▶ [PROBLEM STATEMENT]:
Could you set down the records below exactly as they are, with no pictures?
━━━━━ SOURCE MATERIAL
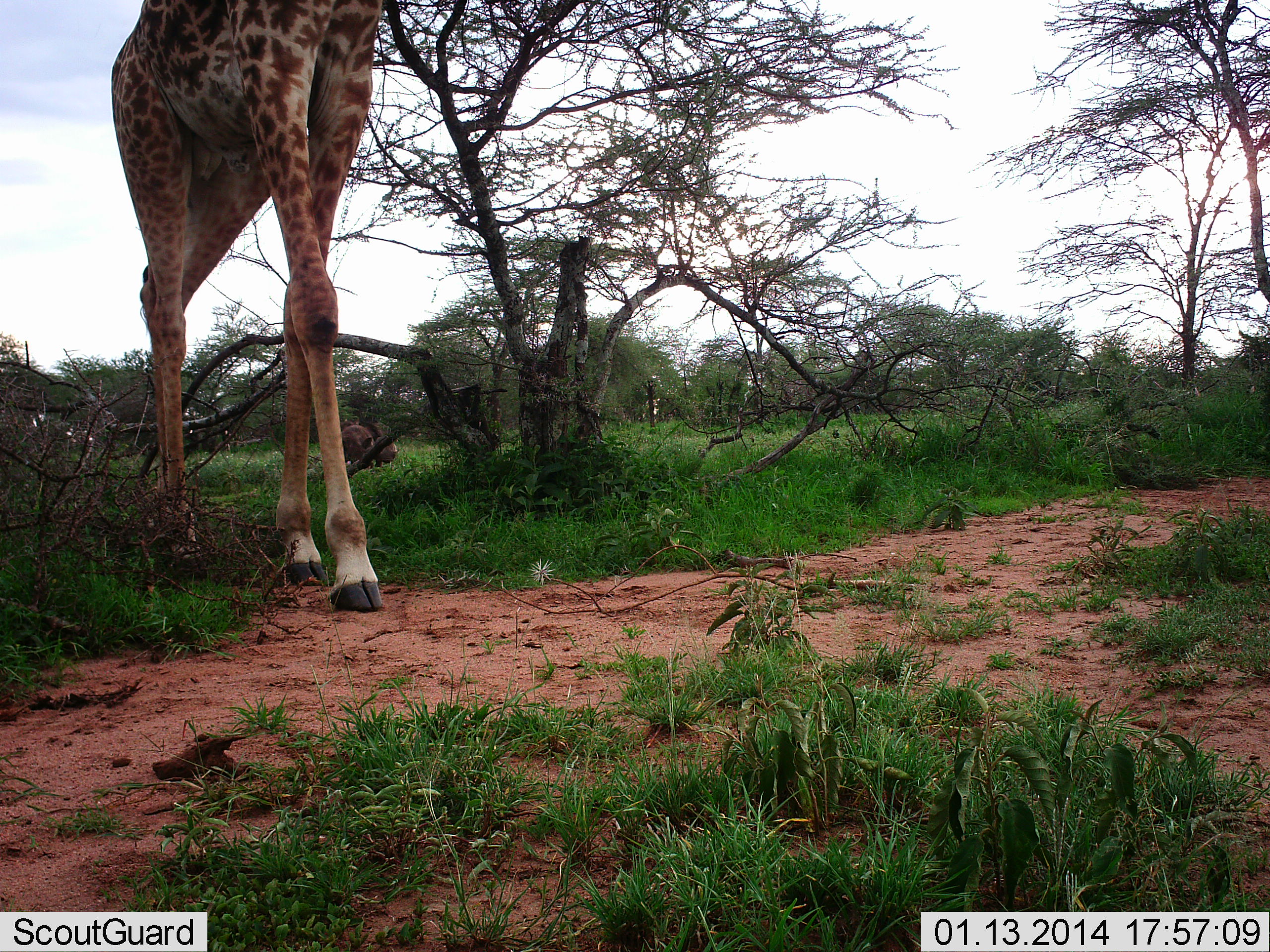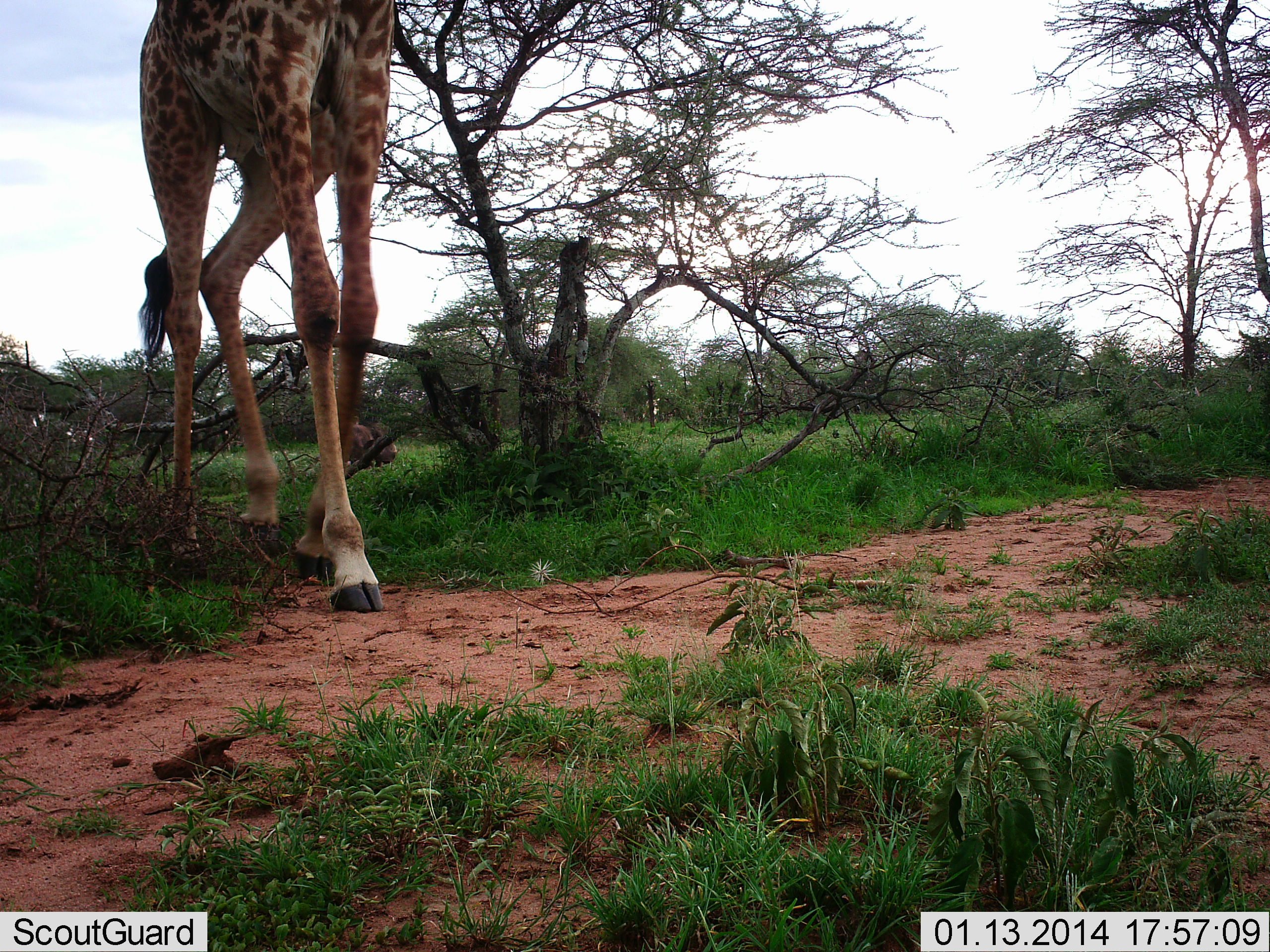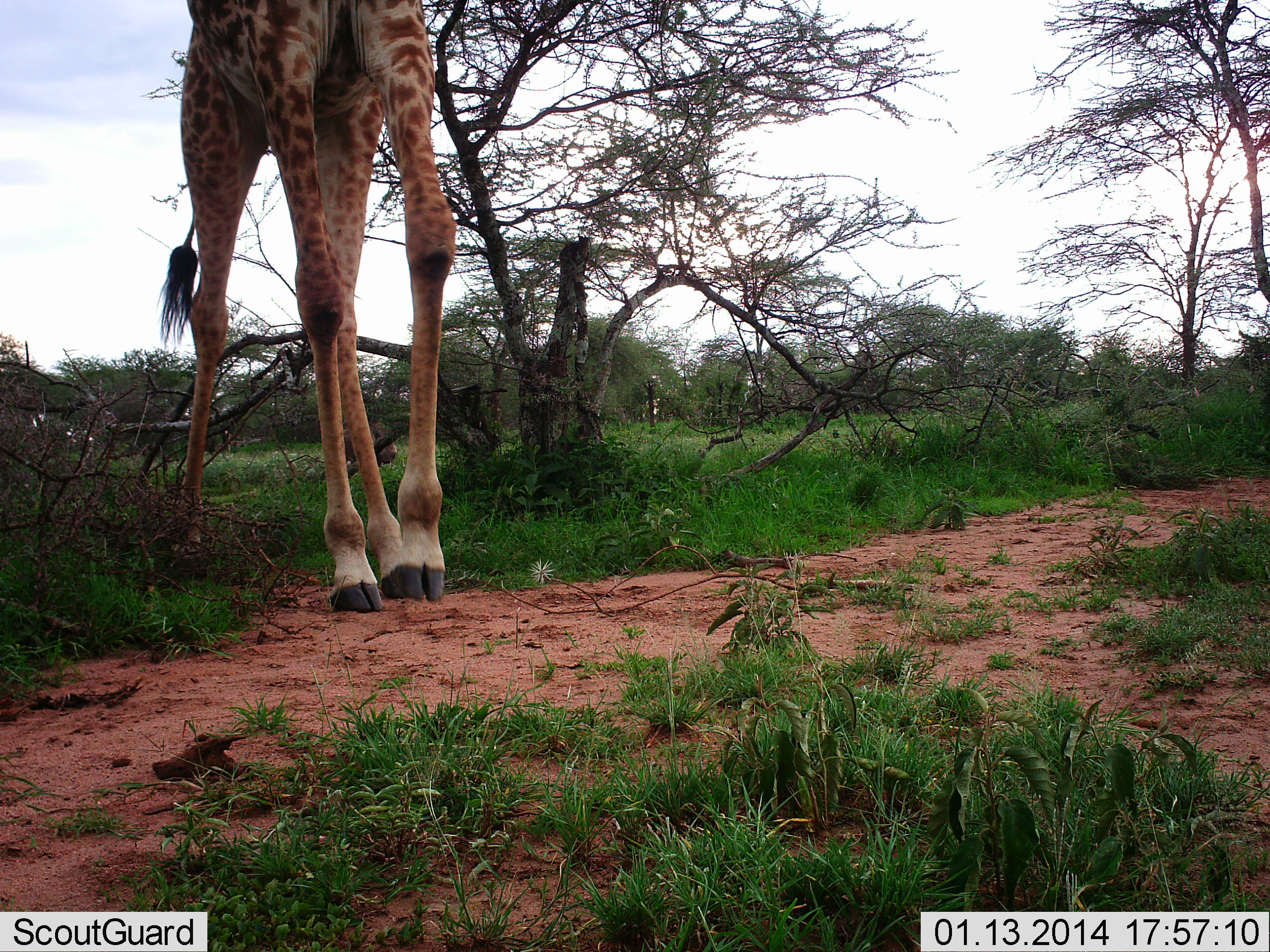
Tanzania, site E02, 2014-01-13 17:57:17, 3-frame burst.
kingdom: Animalia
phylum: Chordata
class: Mammalia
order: Artiodactyla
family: Giraffidae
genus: Giraffa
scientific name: Giraffa camelopardalis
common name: giraffe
Giraffe (Giraffa camelopardalis), count 1. Behavior (volunteer vote fractions): standing 8%, resting 0%, moving 100%, interacting 0%. Young present (vote fraction): 0%. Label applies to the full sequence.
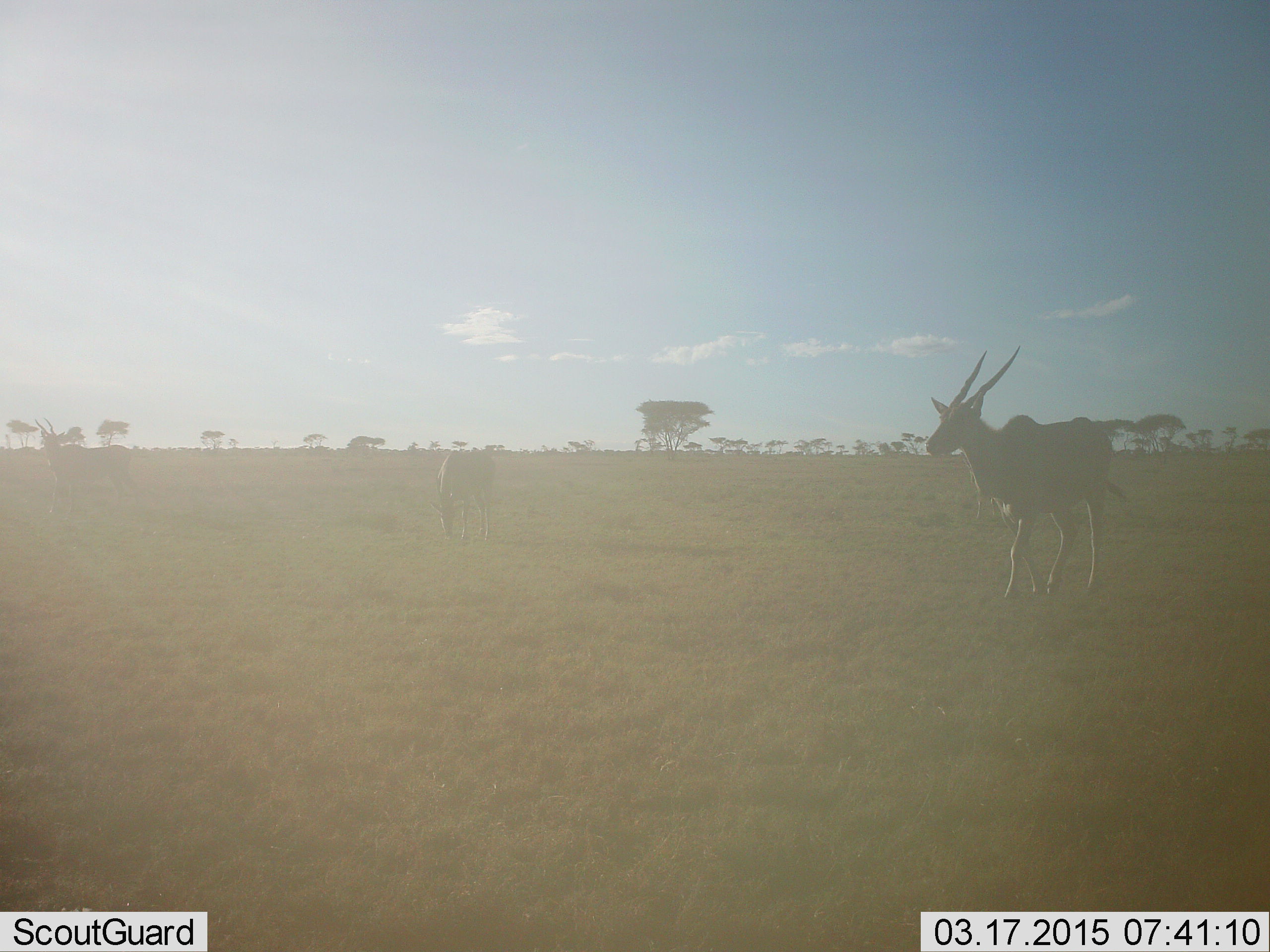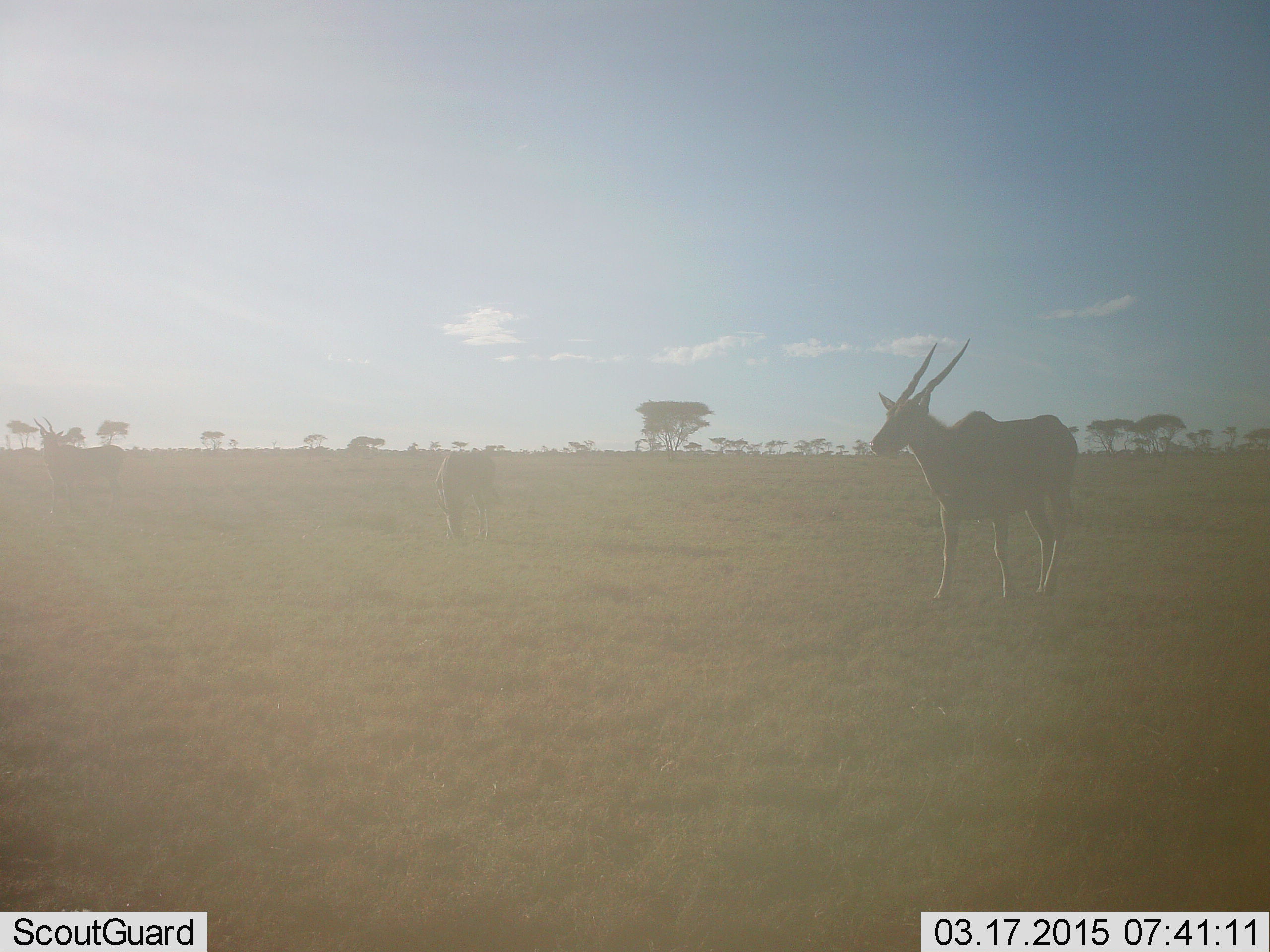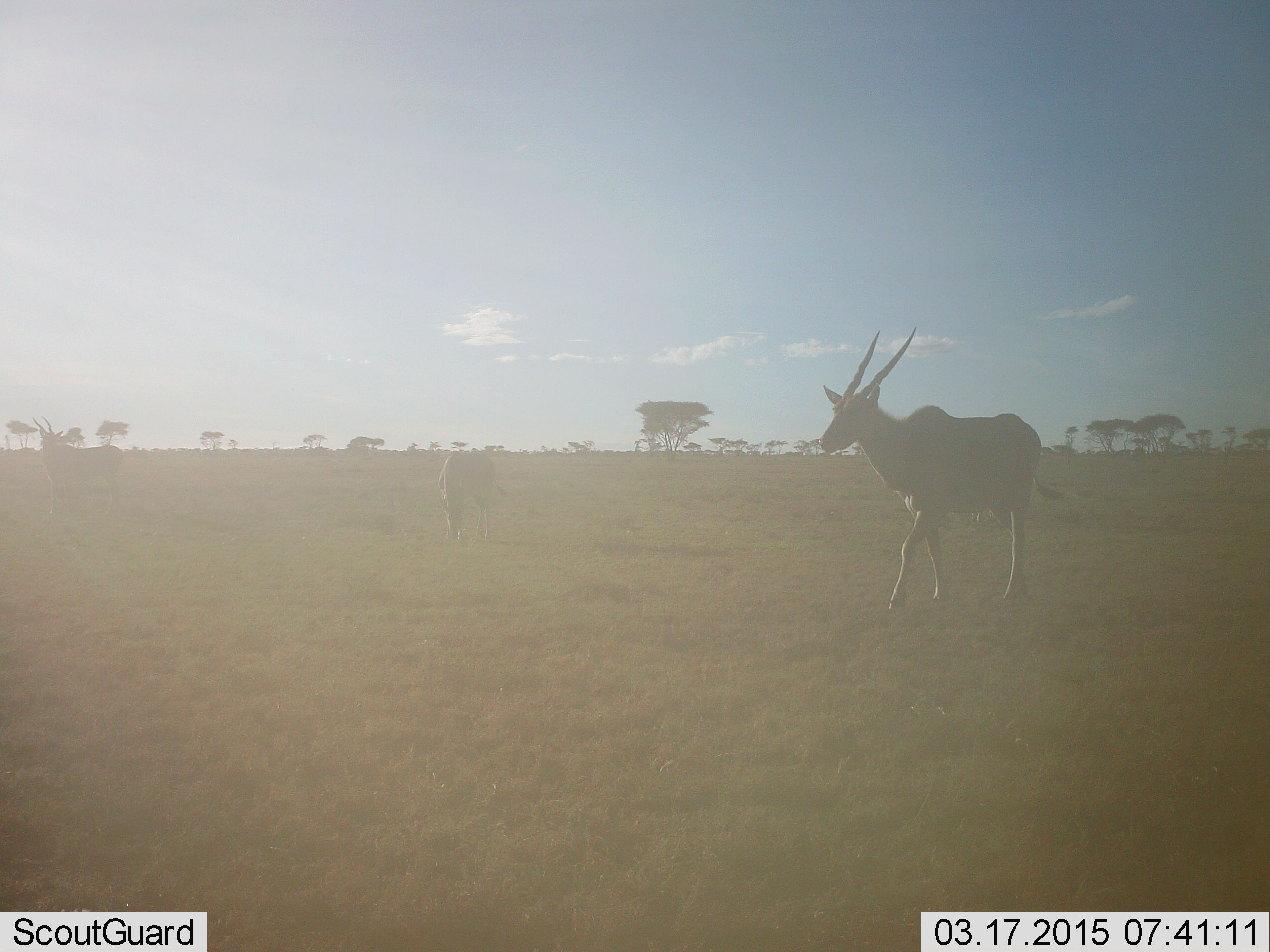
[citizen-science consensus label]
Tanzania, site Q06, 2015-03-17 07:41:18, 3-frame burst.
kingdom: Animalia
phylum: Chordata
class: Mammalia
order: Artiodactyla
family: Bovidae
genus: Tragelaphus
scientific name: Tragelaphus oryx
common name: eland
Eland (Tragelaphus oryx), count 3. Behavior (volunteer vote fractions): standing 27%, resting 0%, moving 73%, interacting 0%. Young present (vote fraction): 0%. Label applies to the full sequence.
━━━━━━━━━━
▶ [EXERCISE RESULT]:
Tanzania, site E02, 2014-01-13 17:57:17, 3-frame burst.
kingdom: Animalia
phylum: Chordata
class: Mammalia
order: Artiodactyla
family: Giraffidae
genus: Giraffa
scientific name: Giraffa camelopardalis
common name: giraffe
Giraffe (Giraffa camelopardalis), count 1. Behavior (volunteer vote fractions): standing 8%, resting 0%, moving 100%, interacting 0%. Young present (vote fraction): 0%. Label applies to the full sequence.
[citizen-science consensus label]
Tanzania, site Q06, 2015-03-17 07:41:18, 3-frame burst.
kingdom: Animalia
phylum: Chordata
class: Mammalia
order: Artiodactyla
family: Bovidae
genus: Tragelaphus
scientific name: Tragelaphus oryx
common name: eland
Eland (Tragelaphus oryx), count 3. Behavior (volunteer vote fractions): standing 27%, resting 0%, moving 73%, interacting 0%. Young present (vote fraction): 0%. Label applies to the full sequence.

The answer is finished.